Commission proposal to raise the maximum penalty for violators of the country's anti-monopoly law to $769,000 from the current $38,000.

The approval clears the way for the bill to be submitted to Parliament this month. If passed as expected, the new penalty will take effect April 1.The proposed penalty is well below the $2.3 million to $3.8 million recommended last December by a study group and only one-thirteenth of the maximum fine in the United States.

"But 100 million yen (US$769,000) is still extremely high; some sort of compromise was necessary to win LDP approval," Akira Shoda, a professor at Sophia University, who headed the study group, told The Journal of Commerce.
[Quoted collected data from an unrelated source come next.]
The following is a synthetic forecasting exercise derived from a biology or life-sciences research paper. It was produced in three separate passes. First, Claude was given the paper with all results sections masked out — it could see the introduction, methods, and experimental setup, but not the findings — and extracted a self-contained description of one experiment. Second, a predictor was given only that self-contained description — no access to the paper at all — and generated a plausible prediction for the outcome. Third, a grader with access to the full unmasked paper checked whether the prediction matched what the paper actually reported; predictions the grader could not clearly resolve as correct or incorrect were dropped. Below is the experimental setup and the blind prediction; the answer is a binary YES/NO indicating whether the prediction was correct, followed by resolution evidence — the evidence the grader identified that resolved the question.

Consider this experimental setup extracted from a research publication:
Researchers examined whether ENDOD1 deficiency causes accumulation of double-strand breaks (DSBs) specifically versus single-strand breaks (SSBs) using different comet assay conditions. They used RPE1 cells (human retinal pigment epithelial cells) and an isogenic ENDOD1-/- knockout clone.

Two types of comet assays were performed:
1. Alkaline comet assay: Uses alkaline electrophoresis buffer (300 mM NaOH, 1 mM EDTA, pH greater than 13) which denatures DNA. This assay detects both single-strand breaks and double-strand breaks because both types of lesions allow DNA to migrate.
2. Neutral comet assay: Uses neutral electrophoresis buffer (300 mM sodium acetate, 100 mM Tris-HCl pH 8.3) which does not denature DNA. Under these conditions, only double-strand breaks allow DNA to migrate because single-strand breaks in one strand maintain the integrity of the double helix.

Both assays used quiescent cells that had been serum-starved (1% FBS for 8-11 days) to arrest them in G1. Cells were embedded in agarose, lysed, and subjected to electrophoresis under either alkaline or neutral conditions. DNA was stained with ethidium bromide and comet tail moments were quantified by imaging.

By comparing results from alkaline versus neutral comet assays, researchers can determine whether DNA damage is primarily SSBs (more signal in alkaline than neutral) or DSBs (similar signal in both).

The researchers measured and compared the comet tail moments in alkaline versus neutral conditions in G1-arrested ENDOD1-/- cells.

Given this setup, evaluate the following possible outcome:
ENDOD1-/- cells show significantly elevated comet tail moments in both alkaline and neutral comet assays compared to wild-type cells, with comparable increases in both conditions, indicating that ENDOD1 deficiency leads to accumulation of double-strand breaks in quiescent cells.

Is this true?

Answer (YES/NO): NO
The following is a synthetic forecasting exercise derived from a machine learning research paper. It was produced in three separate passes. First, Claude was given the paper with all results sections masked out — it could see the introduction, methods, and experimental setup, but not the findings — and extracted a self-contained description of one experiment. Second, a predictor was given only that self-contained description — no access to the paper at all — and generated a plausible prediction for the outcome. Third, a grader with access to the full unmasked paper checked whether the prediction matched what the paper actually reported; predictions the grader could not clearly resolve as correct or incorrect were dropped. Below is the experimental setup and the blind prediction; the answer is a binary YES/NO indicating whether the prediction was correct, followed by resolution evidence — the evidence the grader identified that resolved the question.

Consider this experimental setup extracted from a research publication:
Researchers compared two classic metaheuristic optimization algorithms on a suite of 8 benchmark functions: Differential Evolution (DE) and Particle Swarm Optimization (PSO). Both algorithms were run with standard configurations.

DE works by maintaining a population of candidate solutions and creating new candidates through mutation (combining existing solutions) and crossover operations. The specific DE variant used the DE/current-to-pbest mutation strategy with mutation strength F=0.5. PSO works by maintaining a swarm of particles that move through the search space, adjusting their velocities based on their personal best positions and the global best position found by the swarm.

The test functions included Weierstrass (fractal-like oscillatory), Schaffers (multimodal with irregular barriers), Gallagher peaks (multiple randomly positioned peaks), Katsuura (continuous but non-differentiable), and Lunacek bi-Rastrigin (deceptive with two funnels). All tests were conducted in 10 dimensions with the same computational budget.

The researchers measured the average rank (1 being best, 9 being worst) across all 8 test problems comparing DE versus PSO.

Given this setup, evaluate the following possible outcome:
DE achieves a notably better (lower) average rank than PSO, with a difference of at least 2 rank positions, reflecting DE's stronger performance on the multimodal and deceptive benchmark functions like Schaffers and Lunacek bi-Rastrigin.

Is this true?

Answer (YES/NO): NO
Only hours after the LDP approved the proposal, it was criticized by Japan's powerful Federation of Economic Organizations. Reiichi Yumikura, chairman of the federation's Competitive Policy Committee, condemned it as being drawn up "in a haphazard manner" under pressure from Washington.

The proposed penalty increase follows the Japanese government's pledge during the U.S.-Japan Structural Impediment Initiative (SII) talks to strengthen enforcement of the country's antitrust law. U.S. trade officials long have complained that Japanese industries' exclusionary business practices block foreign access to Japanese markets and give Japanese companies unfair advantage in international trade.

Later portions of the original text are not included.